In a recently recorded live CME Webinar addressed to an audience of anesthesiologists and surgeons, trauma anesthesiologist Richard P. Dutton spoke on “Strategies for Preventing Uncontrolled Perioperative Bleeding.” An archived version of this talk is now available to registered members of the Blood CME Center.

Drawing on his experience as Chief of Trauma Anesthesiology at the R Adams Cowley Shock Trauma Center, the nation’s premier Level 1 trauma center, Dr. Dutton presented on the means by which hemostasis in surgical patients is achieved perioperatively. Surgery is not a static situation, as patients typically vacillate between thrombosis and hemorrhage. The challenge for the surgical team lies in keeping the patient poised between bleeding and clotting to death, balanced between the effects of different drugs and blood products, which sometimes may push patients out of balance. By making adjustments from early in the perioperative period, when patients may be inappropriately coagulopathic and hemorrhaging, to the postoperative period, when patients may be inappropriately clotting and thrombosis becomes a concern, the surgical team strives for hemostatic balance.

The surgical “toolbox” for managing perioperative bleeding comprises transfusional and nontransfusional treatment modalities, all of which have risks and benefits.
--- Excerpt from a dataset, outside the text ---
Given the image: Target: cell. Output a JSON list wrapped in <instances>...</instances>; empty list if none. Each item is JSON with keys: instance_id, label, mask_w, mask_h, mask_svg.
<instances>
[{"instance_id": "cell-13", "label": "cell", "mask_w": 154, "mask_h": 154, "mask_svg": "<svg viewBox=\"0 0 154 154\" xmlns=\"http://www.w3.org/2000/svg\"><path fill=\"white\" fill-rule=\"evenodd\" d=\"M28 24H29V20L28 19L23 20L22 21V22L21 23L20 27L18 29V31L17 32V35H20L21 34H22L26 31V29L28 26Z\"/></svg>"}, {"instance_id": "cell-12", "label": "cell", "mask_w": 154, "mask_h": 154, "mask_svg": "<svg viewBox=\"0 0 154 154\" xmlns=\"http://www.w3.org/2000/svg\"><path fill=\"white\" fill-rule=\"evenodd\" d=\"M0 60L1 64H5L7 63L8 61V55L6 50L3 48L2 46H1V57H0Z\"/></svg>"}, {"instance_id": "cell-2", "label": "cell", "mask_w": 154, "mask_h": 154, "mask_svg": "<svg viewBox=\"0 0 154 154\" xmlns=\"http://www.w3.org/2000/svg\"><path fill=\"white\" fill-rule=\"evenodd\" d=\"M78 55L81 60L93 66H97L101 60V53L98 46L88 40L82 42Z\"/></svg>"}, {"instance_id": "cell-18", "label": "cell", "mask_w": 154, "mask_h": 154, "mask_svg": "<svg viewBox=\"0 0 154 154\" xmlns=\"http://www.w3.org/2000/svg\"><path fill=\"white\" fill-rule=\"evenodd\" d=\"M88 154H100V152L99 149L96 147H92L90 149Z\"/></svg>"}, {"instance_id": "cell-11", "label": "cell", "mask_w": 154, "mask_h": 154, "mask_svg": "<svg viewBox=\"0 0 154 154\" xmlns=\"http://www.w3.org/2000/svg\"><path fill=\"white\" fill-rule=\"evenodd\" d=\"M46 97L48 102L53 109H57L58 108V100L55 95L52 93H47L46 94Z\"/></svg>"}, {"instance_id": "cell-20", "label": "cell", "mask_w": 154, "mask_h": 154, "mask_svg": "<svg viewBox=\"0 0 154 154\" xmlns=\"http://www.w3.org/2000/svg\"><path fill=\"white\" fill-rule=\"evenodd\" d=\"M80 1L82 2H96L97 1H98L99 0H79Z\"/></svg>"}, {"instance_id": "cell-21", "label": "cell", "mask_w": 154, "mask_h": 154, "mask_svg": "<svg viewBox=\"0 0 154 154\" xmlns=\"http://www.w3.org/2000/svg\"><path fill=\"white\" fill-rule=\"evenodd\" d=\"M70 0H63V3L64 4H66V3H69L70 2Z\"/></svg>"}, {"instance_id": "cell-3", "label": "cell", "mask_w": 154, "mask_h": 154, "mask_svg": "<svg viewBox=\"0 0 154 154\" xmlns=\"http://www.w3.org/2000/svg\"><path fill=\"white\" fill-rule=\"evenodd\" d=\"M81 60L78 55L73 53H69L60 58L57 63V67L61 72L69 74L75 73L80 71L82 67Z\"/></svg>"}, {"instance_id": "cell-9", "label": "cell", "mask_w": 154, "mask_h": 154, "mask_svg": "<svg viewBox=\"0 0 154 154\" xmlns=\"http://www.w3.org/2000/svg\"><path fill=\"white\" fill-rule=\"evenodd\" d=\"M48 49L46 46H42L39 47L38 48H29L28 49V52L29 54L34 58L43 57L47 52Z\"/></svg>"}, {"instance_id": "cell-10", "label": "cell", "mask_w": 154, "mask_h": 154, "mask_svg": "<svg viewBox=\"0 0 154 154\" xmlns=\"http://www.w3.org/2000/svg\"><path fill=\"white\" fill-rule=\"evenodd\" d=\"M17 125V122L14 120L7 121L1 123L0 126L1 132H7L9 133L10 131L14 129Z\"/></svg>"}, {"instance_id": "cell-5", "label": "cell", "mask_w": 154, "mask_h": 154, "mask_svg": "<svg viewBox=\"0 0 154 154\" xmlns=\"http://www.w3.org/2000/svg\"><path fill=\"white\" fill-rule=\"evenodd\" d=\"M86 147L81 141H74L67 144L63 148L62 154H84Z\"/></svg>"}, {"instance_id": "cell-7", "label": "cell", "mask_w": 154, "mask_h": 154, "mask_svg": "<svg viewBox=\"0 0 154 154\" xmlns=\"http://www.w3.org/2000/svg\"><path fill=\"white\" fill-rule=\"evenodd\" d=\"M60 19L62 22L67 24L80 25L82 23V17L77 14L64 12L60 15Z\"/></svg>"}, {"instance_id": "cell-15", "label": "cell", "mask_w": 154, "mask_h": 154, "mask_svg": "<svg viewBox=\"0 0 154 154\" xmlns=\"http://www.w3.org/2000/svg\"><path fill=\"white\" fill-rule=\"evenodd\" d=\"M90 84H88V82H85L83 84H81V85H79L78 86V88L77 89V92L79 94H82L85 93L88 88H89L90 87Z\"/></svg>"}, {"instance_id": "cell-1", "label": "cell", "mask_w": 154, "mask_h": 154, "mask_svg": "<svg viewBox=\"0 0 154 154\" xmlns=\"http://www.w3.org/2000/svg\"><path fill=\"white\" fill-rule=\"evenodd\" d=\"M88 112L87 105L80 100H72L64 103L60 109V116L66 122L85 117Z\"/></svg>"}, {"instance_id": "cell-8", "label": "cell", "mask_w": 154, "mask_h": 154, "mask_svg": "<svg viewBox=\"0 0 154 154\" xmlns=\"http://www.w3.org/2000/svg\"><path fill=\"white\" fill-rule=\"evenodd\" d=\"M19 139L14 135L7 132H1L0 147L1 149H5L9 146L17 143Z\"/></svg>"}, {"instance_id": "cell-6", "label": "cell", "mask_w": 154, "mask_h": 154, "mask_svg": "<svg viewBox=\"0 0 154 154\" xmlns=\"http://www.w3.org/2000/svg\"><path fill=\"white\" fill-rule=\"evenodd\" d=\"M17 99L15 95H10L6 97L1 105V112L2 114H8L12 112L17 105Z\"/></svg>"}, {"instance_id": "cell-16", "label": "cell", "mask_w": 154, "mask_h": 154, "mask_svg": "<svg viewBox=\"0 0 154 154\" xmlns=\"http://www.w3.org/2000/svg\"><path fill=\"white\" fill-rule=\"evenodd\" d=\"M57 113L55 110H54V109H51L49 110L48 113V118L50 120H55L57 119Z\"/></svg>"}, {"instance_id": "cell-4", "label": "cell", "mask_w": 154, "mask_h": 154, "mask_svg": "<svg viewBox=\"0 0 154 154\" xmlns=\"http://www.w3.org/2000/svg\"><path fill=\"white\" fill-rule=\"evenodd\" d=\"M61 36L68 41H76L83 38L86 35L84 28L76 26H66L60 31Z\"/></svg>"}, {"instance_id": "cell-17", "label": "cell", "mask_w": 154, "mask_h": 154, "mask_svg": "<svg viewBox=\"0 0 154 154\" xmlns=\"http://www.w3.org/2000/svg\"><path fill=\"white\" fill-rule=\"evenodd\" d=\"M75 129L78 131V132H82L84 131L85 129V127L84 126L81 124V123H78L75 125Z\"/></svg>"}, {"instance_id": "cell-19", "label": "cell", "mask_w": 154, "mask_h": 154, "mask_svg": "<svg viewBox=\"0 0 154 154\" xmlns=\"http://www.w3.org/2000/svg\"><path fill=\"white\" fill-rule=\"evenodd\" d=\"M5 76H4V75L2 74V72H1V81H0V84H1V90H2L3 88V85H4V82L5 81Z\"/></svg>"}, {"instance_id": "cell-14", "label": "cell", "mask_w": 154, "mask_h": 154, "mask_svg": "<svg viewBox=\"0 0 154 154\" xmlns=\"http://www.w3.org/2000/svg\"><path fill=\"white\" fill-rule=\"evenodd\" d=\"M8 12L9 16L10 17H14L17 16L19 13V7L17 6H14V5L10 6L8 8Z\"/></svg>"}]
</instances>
Transfusion is a widely utilized treatment option, with approximately 14 million units of blood products transfused annually. Despite short-term safety benefits, however, no one who does not need one should have a transfusion, given the long-term consequences that are only beginning to be understood and quantified.

Although clinicians should use whatever means possible to manage perioperative bleeding, for achieving optimal hemostasis, the future lies in the use of alternatives to transfusion, such as topical hemostatic agents and biologic prohemostatic agents, such as recombinant factor VIIa (rVIIa). A number of ongoing studies are examining use of topical hemostatic agents in the OR, particularly human-derived products. Other studies are examining the prophylactic use of rVIIa in trauma- and non–trauma-related surgeries.

Given the armamentarium of hemostatic agents presently available and prohemostatic drugs on the horizon, there will come a day, according to Dr. Dutton, “when the surgeon will be able to look over the drapes and say, ‘Can you make this patient stop bleeding?’ and we will be able to have the same kind of control over the coagulation system that we now have over the neuromuscular system.”